======== Text ========

Some notes on comprehensions¶
Pythonic list and dictionary comprehension are powerful ways of generating complex data structures and algorithms, but at the cost of readability. They are analogous to simple for loops
some_list = []
for i in range(10):
some_list.append(i)
comp_list = [i for i in range(10)]
print(some_list == comp_list) # True
They can however very quickly become counter intuitive. For example, filtering can be applied
[i for i in range(100) if i % 2 == 1] # odd numbers
functions may be executed within them, although complications arise if used with PRNGs
import random
[random.random() for _ in range(10) if random.random() >= 0.5] # may yield values less than 0.5
[x for x in [random.random() for _ in range(10)] if x >= 0.5] # may not produce 10 items
[x for _ in range(10) for x in [random.random()] if x >= 0.5] # obtains desired result
The last line in the above extract is analogous to nested for loops. For example
items = []
for i in range(5):
for j in range(3, 5):
results.append((i, j))

======== Data entries ========

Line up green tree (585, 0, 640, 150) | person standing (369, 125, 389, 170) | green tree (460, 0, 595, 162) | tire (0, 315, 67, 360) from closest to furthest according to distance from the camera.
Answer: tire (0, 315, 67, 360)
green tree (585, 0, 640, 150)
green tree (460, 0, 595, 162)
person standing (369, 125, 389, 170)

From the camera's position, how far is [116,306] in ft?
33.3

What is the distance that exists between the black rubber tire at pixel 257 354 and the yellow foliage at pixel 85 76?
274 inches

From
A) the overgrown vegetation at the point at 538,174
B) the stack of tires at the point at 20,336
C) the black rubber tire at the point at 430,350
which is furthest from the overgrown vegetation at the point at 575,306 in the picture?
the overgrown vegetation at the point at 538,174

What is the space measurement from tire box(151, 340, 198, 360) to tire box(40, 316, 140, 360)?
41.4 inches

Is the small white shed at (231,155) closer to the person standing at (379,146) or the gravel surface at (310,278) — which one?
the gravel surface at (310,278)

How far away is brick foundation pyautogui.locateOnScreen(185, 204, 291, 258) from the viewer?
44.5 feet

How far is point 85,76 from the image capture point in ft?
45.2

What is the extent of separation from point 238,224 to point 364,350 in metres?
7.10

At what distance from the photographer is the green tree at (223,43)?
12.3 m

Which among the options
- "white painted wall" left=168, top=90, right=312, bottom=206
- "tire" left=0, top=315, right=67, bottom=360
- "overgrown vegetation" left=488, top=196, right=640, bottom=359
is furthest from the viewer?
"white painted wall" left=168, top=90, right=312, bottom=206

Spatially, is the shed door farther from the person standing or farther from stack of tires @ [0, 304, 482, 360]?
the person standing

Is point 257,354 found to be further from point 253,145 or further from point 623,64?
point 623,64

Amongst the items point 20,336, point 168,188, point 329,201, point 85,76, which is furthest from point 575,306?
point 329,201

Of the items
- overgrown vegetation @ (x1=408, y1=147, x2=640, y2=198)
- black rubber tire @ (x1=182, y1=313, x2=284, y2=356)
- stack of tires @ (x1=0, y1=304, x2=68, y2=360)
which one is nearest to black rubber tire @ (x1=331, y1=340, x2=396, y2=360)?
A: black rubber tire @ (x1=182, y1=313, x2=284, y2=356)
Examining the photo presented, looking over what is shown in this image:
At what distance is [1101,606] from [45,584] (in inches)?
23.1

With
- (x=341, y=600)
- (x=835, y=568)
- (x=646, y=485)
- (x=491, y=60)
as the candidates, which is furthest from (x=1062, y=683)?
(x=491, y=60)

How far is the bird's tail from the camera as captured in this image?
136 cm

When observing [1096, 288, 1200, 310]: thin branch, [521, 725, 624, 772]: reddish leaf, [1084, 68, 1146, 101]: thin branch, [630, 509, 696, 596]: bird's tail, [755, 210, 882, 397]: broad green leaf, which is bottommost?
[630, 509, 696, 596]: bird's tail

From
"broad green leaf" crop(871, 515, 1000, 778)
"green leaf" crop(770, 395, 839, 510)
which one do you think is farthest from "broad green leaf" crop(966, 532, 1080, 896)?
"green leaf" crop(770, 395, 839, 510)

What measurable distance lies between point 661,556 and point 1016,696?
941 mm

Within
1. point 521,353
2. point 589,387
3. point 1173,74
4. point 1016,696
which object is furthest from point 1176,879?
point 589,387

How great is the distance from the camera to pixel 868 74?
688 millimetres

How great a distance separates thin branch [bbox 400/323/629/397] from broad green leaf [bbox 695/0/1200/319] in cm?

========

● Exercises to complete
(1) According to the comprehension notes, what are list and dictionary comprehensions analogous to?
(2) From the comprehension notes above, extract everything from "Some notes on" down to "some_list.append(i)".
(3) Using the examples in the comprehension notes, explain what complication arises when functions are executed inside comprehensions.
None of this work uses the records.

● Solutions to the problems
(1) Simple for loops.

(2)
Some notes on comprehensions¶
Pythonic list and dictionary comprehension are powerful ways of generating complex data structures and algorithms, but at the cost of readability. They are analogous to simple for loops
some_list = []
for i in range(10):
some_list.append(i)

(3) Complications arise when the functions are PRNGs. A comprehension that calls random.random() in its filter may yield values less than 0.5. One that filters a list of random values built first may not produce 10 items.